For each statement below, state whether it agrees with the forum thread, answering yes or no and quoting exactly the words of the thread that decide it. 1. The reply from raynevandunem says that distributing an MP3 codec legally requires first paying for a license from Fraunhofer. 2. The first comment says that Macromedia and Adobe control a dominant browser. 3. PlatformAgnostic says that XAML allows people with design skills to create functional UIs.

** Page extract **
_____

Again, the difference between it and Flash is the monopolies Microsoft can use to push it on people. People do genuinely get a choice with Flash at the moment because Macromedia and Adobe don't control a dominant browser.

Reply Score: 2

RE[7]: WPF and UI design
by raynevandunem on Wed 20th Dec 2006 19:58 UTC in reply to "RE[6]: WPF and UI design"
raynevandunem Member since:
2006-11-24

It's called the internet ;-). It started with standards and it relies on it.

Adobe Flash? That's a standard for vector animation. Yet, there's no open source player that can legally play Flash without having to reverse-engineer the format in a clean-room environment. Funny that Gnash will accommodate/validate this closed format, while Microsoft will challenge it on their home turf (oops! I mean "Monopoly". What was I thinking?!).

MP3s are a standard, and have been since the days of Napster and Winamp. Yet, you can't legally distribute a codec (FOSS or no) for playing MP3 without first paying for a license from Fraunhofer (until 2010, I believe).

Standards shouldn't be created without agreement between competitors and an open, free basis for basic access by non-competitors. Yet, they are.

As they say, "standards schmandards."

Reply Score: 1

v Tim Holwerdi
by Tim Holwerdi on Tue 19th Dec 2006 12:08 UTC
Off-topic comment
by poohgee on Tue 19th Dec 2006 15:58 UTC
poohgee
Member since:
2005-08-13

Person "Tom Holverdi" 's comments score decline must be interesting from a psycho-analytical standpoint .

The longer he/she is on this site ,the (I guess) more aggressive her/his posts get -> the lower the comment score - finally now ending at -5 .

Actually could be an interesting discussion : Jealousy created by the seeming importance & status that is artifically mostly created by having a large readership to a site or blog one is involved in or has .

Reply Score: 1

XAML is the real power behind WPF
by PlatformAgnostic on Tue 19th Dec 2006 18:51 UTC
PlatformAgnostic
Member since:
2006-01-02

The reason WPF will be awesome given 2 or 3 years of development time is that XAML allows people with design skills to create actually functional UIs, rather than relying on programmers to code up their design and push pixels around to make it look good. I think the software houses that can afford to hire good designers will soon start producing amazingly better stuff than they did before once WPF becomes widespread.

_____

** Data excerpts **
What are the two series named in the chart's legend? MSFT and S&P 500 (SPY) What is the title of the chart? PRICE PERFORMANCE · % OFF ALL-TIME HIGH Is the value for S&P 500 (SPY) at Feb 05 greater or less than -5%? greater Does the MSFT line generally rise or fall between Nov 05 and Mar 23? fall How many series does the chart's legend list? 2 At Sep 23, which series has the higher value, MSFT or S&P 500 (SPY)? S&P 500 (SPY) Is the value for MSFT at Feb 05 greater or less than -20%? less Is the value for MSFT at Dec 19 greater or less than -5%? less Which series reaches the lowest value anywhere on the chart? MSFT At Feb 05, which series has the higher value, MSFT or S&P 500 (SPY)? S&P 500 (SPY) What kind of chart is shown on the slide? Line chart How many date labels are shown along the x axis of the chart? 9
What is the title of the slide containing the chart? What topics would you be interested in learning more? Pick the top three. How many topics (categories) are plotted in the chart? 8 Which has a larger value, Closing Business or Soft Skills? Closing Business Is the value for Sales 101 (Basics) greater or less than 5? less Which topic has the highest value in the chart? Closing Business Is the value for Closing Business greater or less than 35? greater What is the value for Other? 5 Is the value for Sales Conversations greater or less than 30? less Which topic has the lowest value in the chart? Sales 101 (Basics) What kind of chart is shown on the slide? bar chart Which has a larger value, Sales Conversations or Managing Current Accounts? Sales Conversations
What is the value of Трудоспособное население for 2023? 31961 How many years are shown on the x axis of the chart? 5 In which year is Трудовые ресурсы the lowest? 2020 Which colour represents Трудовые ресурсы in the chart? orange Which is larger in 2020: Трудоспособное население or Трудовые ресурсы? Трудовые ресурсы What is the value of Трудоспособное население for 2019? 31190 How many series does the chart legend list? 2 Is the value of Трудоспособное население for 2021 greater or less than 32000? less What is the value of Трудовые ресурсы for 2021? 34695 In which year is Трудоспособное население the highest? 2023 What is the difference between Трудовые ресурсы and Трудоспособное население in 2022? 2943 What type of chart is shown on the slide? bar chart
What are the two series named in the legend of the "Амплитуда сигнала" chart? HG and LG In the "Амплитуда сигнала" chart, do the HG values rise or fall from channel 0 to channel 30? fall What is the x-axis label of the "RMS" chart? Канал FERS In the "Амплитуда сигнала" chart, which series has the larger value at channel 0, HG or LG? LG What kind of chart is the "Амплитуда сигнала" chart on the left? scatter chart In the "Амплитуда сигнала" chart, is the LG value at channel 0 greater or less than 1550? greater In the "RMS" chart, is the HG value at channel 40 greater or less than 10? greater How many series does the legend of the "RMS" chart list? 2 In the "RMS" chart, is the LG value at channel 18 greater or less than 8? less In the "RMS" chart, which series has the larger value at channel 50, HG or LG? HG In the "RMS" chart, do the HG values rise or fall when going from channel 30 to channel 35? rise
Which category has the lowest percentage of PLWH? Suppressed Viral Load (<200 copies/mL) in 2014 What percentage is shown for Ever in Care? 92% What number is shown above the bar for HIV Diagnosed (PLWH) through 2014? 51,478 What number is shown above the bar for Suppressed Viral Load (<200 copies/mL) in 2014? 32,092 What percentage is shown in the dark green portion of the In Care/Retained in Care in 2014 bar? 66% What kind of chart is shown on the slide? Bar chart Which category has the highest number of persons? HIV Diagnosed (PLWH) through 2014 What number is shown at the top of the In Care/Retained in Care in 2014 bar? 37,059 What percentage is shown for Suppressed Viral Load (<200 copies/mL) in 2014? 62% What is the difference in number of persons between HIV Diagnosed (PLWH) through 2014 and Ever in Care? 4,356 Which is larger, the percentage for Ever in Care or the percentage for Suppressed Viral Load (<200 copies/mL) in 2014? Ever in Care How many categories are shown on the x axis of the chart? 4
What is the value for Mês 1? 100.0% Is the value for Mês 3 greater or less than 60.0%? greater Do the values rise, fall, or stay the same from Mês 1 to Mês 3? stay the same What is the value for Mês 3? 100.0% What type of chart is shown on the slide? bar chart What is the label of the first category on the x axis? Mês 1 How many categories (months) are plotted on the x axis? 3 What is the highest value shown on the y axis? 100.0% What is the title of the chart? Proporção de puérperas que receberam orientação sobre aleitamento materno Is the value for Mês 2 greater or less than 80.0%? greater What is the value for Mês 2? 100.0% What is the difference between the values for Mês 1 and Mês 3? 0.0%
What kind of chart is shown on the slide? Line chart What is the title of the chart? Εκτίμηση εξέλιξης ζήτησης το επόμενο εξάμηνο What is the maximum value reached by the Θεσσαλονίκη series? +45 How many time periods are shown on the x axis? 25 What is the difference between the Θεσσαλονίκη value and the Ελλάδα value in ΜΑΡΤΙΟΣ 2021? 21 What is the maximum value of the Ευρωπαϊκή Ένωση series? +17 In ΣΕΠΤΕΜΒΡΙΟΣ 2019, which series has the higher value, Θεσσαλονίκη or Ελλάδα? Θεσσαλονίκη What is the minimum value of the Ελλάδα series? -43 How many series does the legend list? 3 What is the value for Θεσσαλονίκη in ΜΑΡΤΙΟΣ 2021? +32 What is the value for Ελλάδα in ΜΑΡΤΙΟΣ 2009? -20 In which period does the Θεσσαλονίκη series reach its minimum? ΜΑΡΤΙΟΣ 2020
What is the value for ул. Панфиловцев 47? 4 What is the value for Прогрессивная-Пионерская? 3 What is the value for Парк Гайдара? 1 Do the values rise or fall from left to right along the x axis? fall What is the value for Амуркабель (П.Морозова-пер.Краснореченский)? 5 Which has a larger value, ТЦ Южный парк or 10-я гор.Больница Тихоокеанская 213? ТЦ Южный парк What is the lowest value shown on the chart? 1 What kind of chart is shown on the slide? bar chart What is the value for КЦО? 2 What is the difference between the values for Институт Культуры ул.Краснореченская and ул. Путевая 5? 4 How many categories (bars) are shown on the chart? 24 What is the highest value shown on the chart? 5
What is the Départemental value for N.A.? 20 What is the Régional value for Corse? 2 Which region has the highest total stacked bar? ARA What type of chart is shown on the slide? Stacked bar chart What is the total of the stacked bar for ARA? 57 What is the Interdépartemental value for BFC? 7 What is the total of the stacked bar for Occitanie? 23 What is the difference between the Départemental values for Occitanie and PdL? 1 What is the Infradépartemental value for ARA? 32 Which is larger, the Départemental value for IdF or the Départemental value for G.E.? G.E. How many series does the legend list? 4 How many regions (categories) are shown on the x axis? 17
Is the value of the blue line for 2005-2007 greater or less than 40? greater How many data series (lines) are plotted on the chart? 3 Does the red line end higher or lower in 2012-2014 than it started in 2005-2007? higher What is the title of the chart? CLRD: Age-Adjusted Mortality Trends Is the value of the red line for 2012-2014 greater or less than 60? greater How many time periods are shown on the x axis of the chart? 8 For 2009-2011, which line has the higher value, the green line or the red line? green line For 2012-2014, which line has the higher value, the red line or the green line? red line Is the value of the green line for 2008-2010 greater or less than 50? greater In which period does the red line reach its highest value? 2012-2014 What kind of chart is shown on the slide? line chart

_____

** Answer for the task **
1. Yes: "you can't legally distribute a codec (FOSS or no) for playing MP3 without first paying for a license from Fraunhofer"
2. No: "Macromedia and Adobe don't control a dominant browser"
3. Yes: "XAML allows people with design skills to create actually functional UIs"